1:46:03 T: I'm giving my whole attention to it.
1:46:05 K: To what?

T: To your speaking. To our searching.

K: No. Are you giving your whole attention to the question, question of conditioning? You don't know what it means, but you say, I'm giving my attention to it. That means you are excluding your own personal conclusions, prejudices, opinions, you are attending to something. So you put away your prejudices and I put away my prejudices. I don't know. We start both of us not knowing.
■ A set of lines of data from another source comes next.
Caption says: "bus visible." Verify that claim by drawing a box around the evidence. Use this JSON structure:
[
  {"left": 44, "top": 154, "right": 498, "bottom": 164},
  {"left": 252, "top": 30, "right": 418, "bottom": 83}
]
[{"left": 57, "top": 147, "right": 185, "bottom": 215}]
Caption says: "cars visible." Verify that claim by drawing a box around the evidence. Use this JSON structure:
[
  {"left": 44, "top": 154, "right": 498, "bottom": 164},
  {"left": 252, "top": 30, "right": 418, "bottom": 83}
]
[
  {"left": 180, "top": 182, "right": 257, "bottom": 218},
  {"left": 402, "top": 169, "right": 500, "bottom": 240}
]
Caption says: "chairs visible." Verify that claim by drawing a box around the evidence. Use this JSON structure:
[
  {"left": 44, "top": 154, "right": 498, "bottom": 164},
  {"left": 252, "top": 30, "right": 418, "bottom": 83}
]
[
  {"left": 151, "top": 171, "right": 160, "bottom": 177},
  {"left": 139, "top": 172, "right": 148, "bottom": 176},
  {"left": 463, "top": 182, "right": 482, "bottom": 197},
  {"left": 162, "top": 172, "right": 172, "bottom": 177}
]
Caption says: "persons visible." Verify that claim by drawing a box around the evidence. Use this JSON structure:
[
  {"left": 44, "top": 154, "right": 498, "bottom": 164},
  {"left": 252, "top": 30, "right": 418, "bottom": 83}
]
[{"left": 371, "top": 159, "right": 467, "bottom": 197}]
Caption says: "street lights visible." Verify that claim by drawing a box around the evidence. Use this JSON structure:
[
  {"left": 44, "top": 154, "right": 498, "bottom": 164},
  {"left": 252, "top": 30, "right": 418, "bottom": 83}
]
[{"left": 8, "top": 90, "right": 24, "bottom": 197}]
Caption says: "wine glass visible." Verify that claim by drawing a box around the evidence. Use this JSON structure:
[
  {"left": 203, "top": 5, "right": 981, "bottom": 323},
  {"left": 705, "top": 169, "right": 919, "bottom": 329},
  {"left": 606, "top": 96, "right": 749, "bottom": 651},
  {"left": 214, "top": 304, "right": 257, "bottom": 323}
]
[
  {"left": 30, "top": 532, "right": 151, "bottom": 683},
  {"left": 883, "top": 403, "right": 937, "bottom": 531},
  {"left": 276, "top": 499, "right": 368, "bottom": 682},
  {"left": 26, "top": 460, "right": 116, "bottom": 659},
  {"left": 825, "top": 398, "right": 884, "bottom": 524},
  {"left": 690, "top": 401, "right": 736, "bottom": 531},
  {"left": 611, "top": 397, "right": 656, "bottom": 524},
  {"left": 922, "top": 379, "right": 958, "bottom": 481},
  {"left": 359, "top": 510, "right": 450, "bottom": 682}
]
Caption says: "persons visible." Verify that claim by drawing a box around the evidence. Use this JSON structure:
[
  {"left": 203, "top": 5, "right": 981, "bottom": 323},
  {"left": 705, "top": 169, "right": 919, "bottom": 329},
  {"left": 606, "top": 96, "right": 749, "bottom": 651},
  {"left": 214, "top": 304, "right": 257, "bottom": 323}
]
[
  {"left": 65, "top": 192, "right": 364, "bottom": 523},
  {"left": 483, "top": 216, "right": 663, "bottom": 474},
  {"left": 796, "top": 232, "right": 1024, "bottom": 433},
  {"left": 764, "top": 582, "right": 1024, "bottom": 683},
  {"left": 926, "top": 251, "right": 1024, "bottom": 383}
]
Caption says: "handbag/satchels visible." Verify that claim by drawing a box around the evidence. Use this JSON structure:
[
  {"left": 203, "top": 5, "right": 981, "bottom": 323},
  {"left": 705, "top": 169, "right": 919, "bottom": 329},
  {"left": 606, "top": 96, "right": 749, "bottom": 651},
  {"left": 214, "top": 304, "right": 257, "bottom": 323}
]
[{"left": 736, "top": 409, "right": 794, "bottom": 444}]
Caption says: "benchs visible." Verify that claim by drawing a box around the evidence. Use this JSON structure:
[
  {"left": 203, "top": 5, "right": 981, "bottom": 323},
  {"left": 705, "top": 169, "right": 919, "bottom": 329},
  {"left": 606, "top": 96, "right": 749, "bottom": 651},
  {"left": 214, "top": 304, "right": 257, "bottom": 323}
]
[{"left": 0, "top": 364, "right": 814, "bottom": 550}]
1:46:54 T: I understand that.
1:46:56 K: Are you doing it?
1:46:58 T: Yes.
1:46:59 K: So, if you say I am, we both then look at that problem, that question of unconditioning or conditioning. So we say, what is this conditioning? Why has humanity through the ages, conditioned itself? Why? From father to son, group to group, community to community. Why? Why has the mind accepted it? Because they want security. So, do I want security that way? Is that what my mind is seeking?
1:48:08 T: What was your answer to why they're doing this?
1:48:12 K: Why have human beings accepted the conditioning?
1:48:15 T: I understand the question, I didn’t understand your answer.
1:48:18 K: I'm putting the question. Why have human beings accepted it? Why have human being said for two thousand years Christ, Christ, Jesus, Jesus, why? The myth of it.
1:48:41 T: I don't think I know the answer to that. Now you said it was for security?
1:48:44 K: No. Human minds demand security. I believe in a myth. It may be real, it may be false, it may not have taken place at all, but I believe in that myth, because there I feel safe in that. It may be a neurotic belief, it may be truthful.
1:49:10 T: But some authority.
1:49:11 K: That's it, authority and the desire to be safe psychologically in some field. I know my wife, therefore I'm secure.
1:49:26 T: And the same goes with a concept. You might have some concept in your mind and you find security in that. It's the words that give you security.
1:49:33 K: What is the time, sir?
1:49:35 T: Almost one o'clock.
1:49:37 K: I think we'd better stop, don't you?